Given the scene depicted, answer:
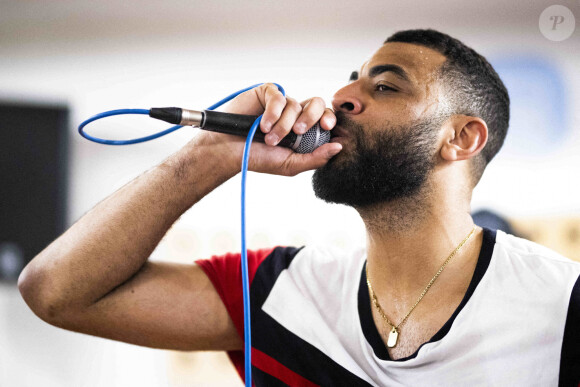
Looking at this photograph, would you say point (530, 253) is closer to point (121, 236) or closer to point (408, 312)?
point (408, 312)

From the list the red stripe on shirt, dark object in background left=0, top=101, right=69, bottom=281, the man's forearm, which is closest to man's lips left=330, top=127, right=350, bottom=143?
the man's forearm

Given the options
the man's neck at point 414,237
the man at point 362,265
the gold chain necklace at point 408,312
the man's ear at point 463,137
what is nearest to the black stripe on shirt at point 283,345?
the man at point 362,265

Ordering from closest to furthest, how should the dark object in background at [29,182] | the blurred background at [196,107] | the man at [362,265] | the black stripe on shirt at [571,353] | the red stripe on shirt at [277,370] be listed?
the black stripe on shirt at [571,353] → the man at [362,265] → the red stripe on shirt at [277,370] → the blurred background at [196,107] → the dark object in background at [29,182]

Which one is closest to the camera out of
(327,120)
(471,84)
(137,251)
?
(327,120)

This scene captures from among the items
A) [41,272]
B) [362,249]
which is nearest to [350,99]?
[362,249]

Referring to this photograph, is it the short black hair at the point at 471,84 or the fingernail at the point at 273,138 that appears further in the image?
the short black hair at the point at 471,84

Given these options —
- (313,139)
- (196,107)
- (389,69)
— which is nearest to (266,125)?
(313,139)

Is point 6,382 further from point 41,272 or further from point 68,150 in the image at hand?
point 41,272

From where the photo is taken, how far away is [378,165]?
1.16 metres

··········

Return the part of the listing from the line containing "Which one is closest to the camera out of" through the end of the listing as a JSON list of strings, with one string per line and blank lines omitted.

> _Solution below_:
[
  "Which one is closest to the camera out of",
  "(327,120)",
  "(471,84)",
  "(137,251)",
  "?",
  "(327,120)",
  "This scene captures from among the items",
  "A) [41,272]",
  "B) [362,249]",
  "which is nearest to [350,99]?",
  "[362,249]",
  "Referring to this photograph, is it the short black hair at the point at 471,84 or the fingernail at the point at 273,138 that appears further in the image?",
  "the short black hair at the point at 471,84",
  "Given these options —",
  "- (313,139)",
  "- (196,107)",
  "- (389,69)",
  "— which is nearest to (266,125)?",
  "(313,139)",
  "Is point 6,382 further from point 41,272 or further from point 68,150 in the image at hand?",
  "point 41,272",
  "From where the photo is taken, how far away is [378,165]?",
  "1.16 metres"
]